Insomma, Cesaratto ha messo il dito sulla mancanza decisiva, senza la quale l’Europa dei tecnocrati resta un sogno illuminista irrealizzabile: la mancanza di una comunità di destino(Intervista a Sergio Cesaratto sul suo libro «Oltre l'austerità»).

Non sono novità per i nostri lettori. Ma sono novità assolute, dirompenti, se dette ad orecchie di sinistra. Lo stesso Cesaratto ha detto di temere che «per la nostra gente» il discorso dell’uscita dall’euro sia inaccettabile. Ma no, magari ha aperto un discorso, che a sinistra era bloccato.

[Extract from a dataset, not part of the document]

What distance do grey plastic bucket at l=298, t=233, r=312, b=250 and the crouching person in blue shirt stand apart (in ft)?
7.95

Questa sinistra, ricordiamolo, fu precettata per anni a vedere Eisenstein nei cineclub del Partito, fino a quando esplose il grido di Paolo Villaggio: «La Corazzata Potiomkin è una cagata pazzesca!» (2). Magari Cesaratto sarà il nuovo ragionier Fantozzi che libera i greggi sinistri, intimoriti dal pensare. Forse daranno la loro forza di gregge per fermare la macchina del dolore.

Flebilmente, speriamo.





1) Charles Lindbergh padre aggiunse: «Con questa legge si crea il più grosso oligopolio della Terra. Quando il presidente la firmerà, il governo invisibile del potere monetario sarà legalizzato». Da deputato, fu tenacemente avverso all’entrata degli Stati Uniti nella Grande Guerra, intervento in cui vedeva la mano del suddetto governo invisibile del denaro. Fu bollato come «radicale estremista»; non era ancora entrata nel lessico politico la mortale etichetta di antisemita . Suo figlio, il trasvolatore, fu fieramente contrario all’entrata degli USA nella Seconda Guerra Mondiale per interessi stranieri. Dopo il rapimento e la morte del figlio di 20 mesi, Lindbergh jr. si alienò sempre più dal sistema di vita americano, fino al punto da auto-esiliarsi in Europa (1936-1939). Qui, in Francia, collaborò agli apparecchi del medico francese Alexis Carrell, premio Nobel 1912, ai primi progetti di cuore artificiale. Ammiratore del Terzo Reich, lo visitò più volte, provandone gli aerei. Ricevette da Goering l’Ordine dell’Aquila Germanica (pochi mesi prima, ne era stato insignito l’industriale Henry Ford). Avvertì che l’America, «con la sua crociata per distruggere Hitler, non si rende conto che la distruzione di Hitler aprirebbe l’Europa allo stupro, al saccheggio e alla barbarie della Russia sovietica, ferendo mortalmente la civiltà occidentale». La nota lobby, che si rendeva conto benissimo, lo bollò come antisemita. Quando la guerra scoppiò, tuttavia, Lindbergh scelse di combattere per la sua patria, facendosi affidare missioni belliche nel Pacifico; non contro i tedeschi ma contro i giapponesi. Anche il grande medico Alexis Carrell (che recuperò la fede cattolica assistendo ad una guarigione inspiegabile a Lourdes) simpatizzò con il regime nazista, con cui collaborò durante il governo di Vichy. La morte nel 1944 gli evitò la purga e la messa sotto processo da parte dei liberatori.
2) Sarà dunque un destino se, in Italia, sono i comici a dire verità politica dirompenti?